Distilling the Knowledge in a Neural Network

Motivation(s)

Existing deep models identify the knowledge in a trained model with the learned parameter values. Recently, a more abstract view of the knowledge has been shown to be just as effective. The latest trend is learning a mapping from input vectors to output vectors: an ensemble of deep models is trained and its knowledge is transferred to a single less complex model. This approach works for small datasets, but it would take weeks to train on a hundred million images with fifteen thousand categories.

Proposed Solution(s)

The authors generalize the existing approach of knowledge transfer between different models, which they claim is a special case of their distillation (training process). To handle large datasets, they combine a generalist deep model with an ensemble of specialist deep models.

Evaluation(s)

The distillation uses a softmax output layer that has a global temperature parameter. The cross-entropy gradient of this layer is mathematically equivalent to the corresponding matching logits used in the existing knowledge transfer approach.

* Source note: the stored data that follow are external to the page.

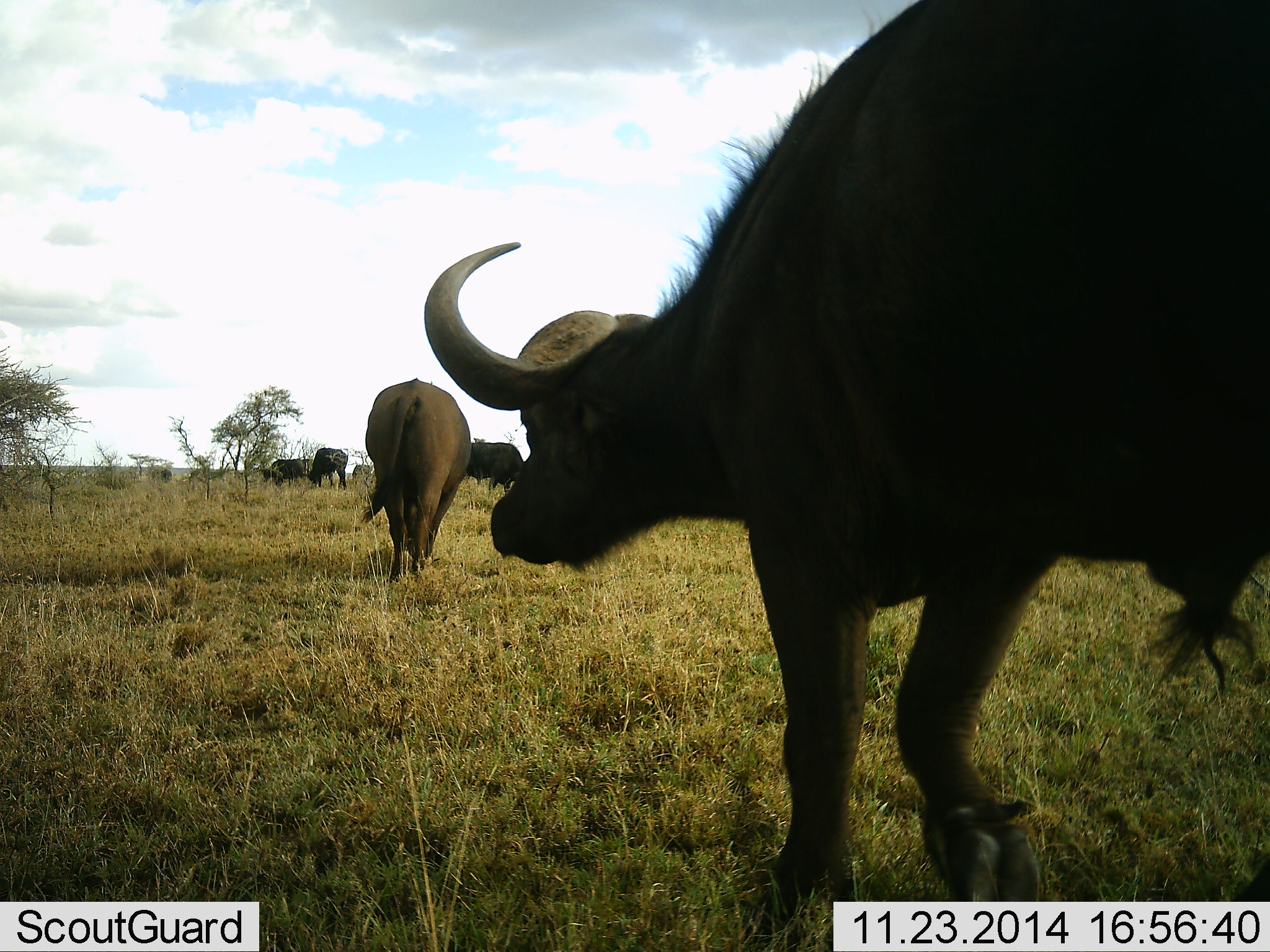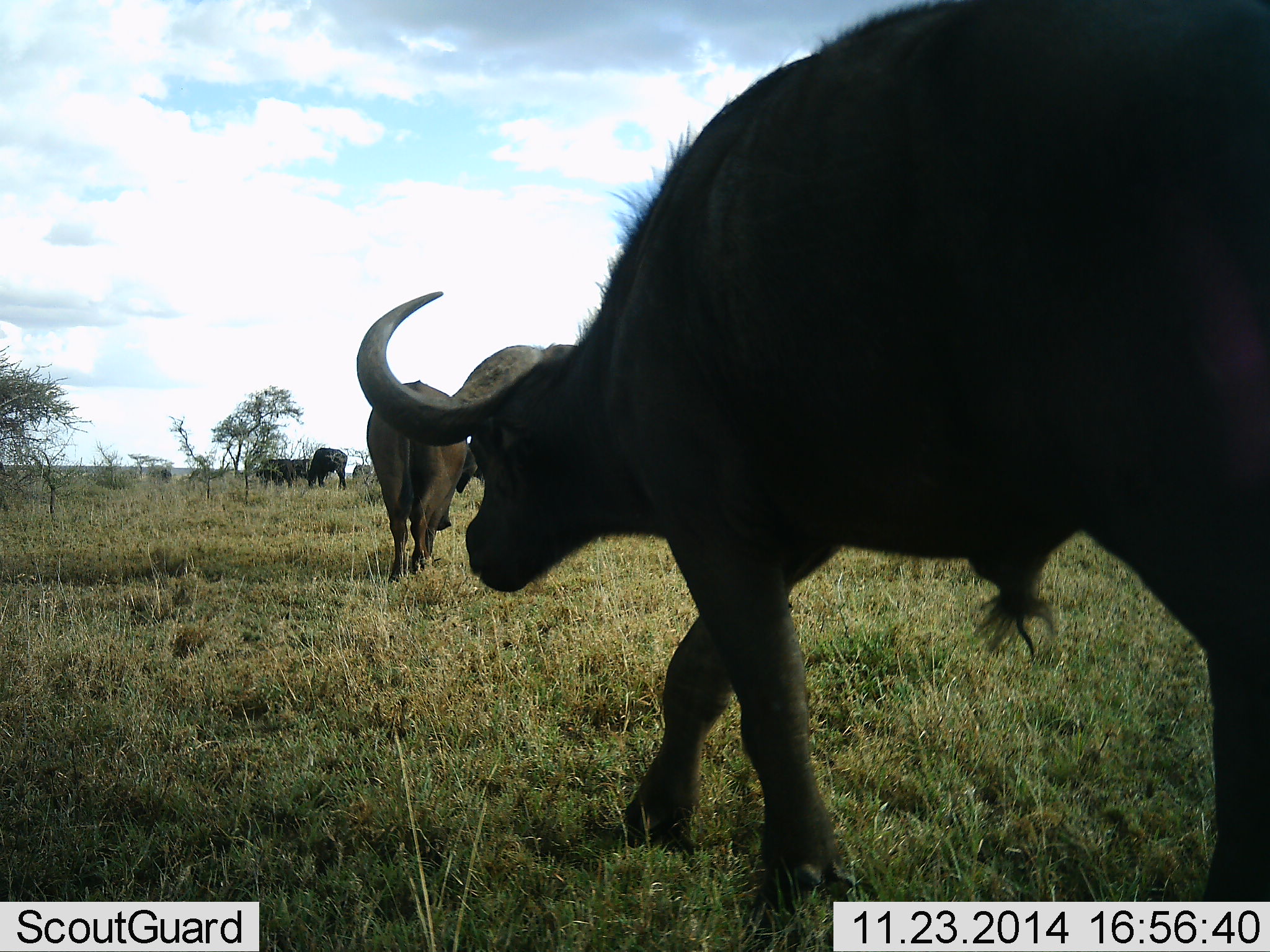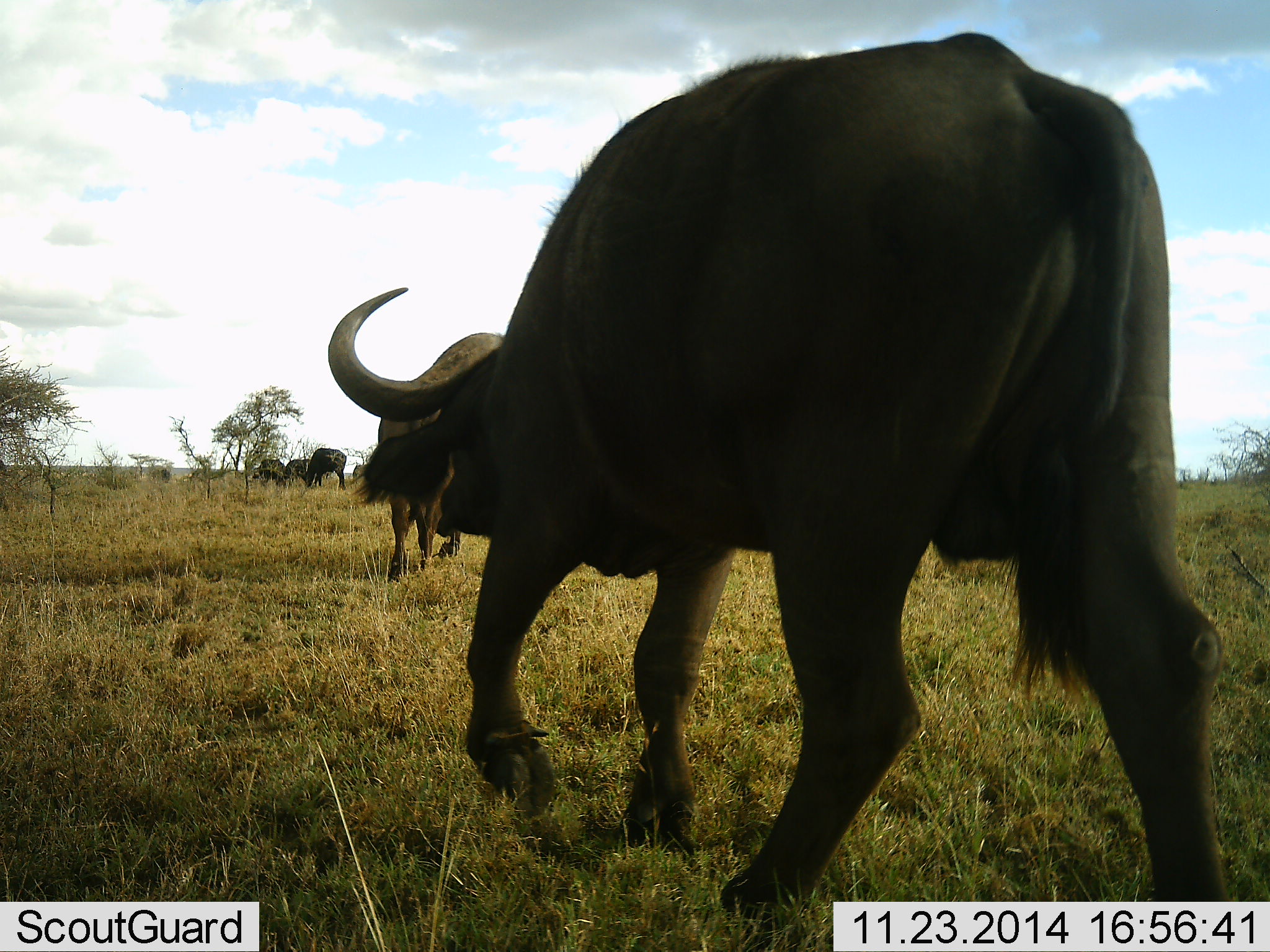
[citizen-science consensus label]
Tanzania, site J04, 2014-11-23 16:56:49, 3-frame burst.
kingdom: Animalia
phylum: Chordata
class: Mammalia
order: Artiodactyla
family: Bovidae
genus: Syncerus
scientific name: Syncerus caffer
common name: cape buffalo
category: buffalo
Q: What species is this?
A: Buffalo (cape buffalo) (Syncerus caffer).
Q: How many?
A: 6.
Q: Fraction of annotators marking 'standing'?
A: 27%.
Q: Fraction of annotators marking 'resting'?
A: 0%.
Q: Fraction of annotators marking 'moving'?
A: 100%.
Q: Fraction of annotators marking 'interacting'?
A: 0%.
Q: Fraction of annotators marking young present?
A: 0%.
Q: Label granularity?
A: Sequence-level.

The authors demonstrated that a distilled model is capable of attaining similar accuracy to an ensemble of deep models with respect to MNIST and automatic speech recognition.

For very large datasets, they first trained a generalist deep model on the entire dataset. Each specialist model used the weights of the generalist as a starting point of the retraining process. To determine which categories a specialist would handle, the authors applied an on-line version of the K-means algorithm to the columns of the covariance matrix of the generalist model. Note that each each specialist has an additional “do not care” class.

Formulating the inference as a minimization of a sum of KL-divergence between the target distribution and each model, the authors reported an increase in test accuracy and a reduction from weeks to days in terms of training time.

Future Direction(s)

  • How to reframe the generalist and specialists in terms of boosting?

  • Withholding a specific category of examples still achieved high accuracy when the other categories are similar enough. How to differentiate between a new category/cluster versus garbage?

Question(s)

  • The ensemble of specialists with a single generalist looks quite similar to boosting?

  • How necessary is the temperature parameter?

Analysis

Specializing deep models is one way to reduce training times while enhancing accuracy on huge datasets.

The authors claimed that distilling works very well for transferring knowledge from an ensemble or from a large highly regularized model into a smaller, distilled model. While that appears to be true, it is definitely not novel enough to warrant wasting half a paper. Furthermore, they did not provide enough experiments to justify an additional temperature parameter. Why introduce more tunable parameters just to stick with softmax outputs?

One peculiar point is the proposal to keep model training separate from deployment. The authors use an analogy of an insect’s life cycle to justify the foregoing. While that is a very reasonable suggestion, it sidesteps the central question of why shallow models need to learn from deep models.

References

HVD15

Geoffrey Hinton, Oriol Vinyals, and Jeff Dean. Distilling the knowledge in a neural network. arXiv preprint arXiv:1503.02531, 2015.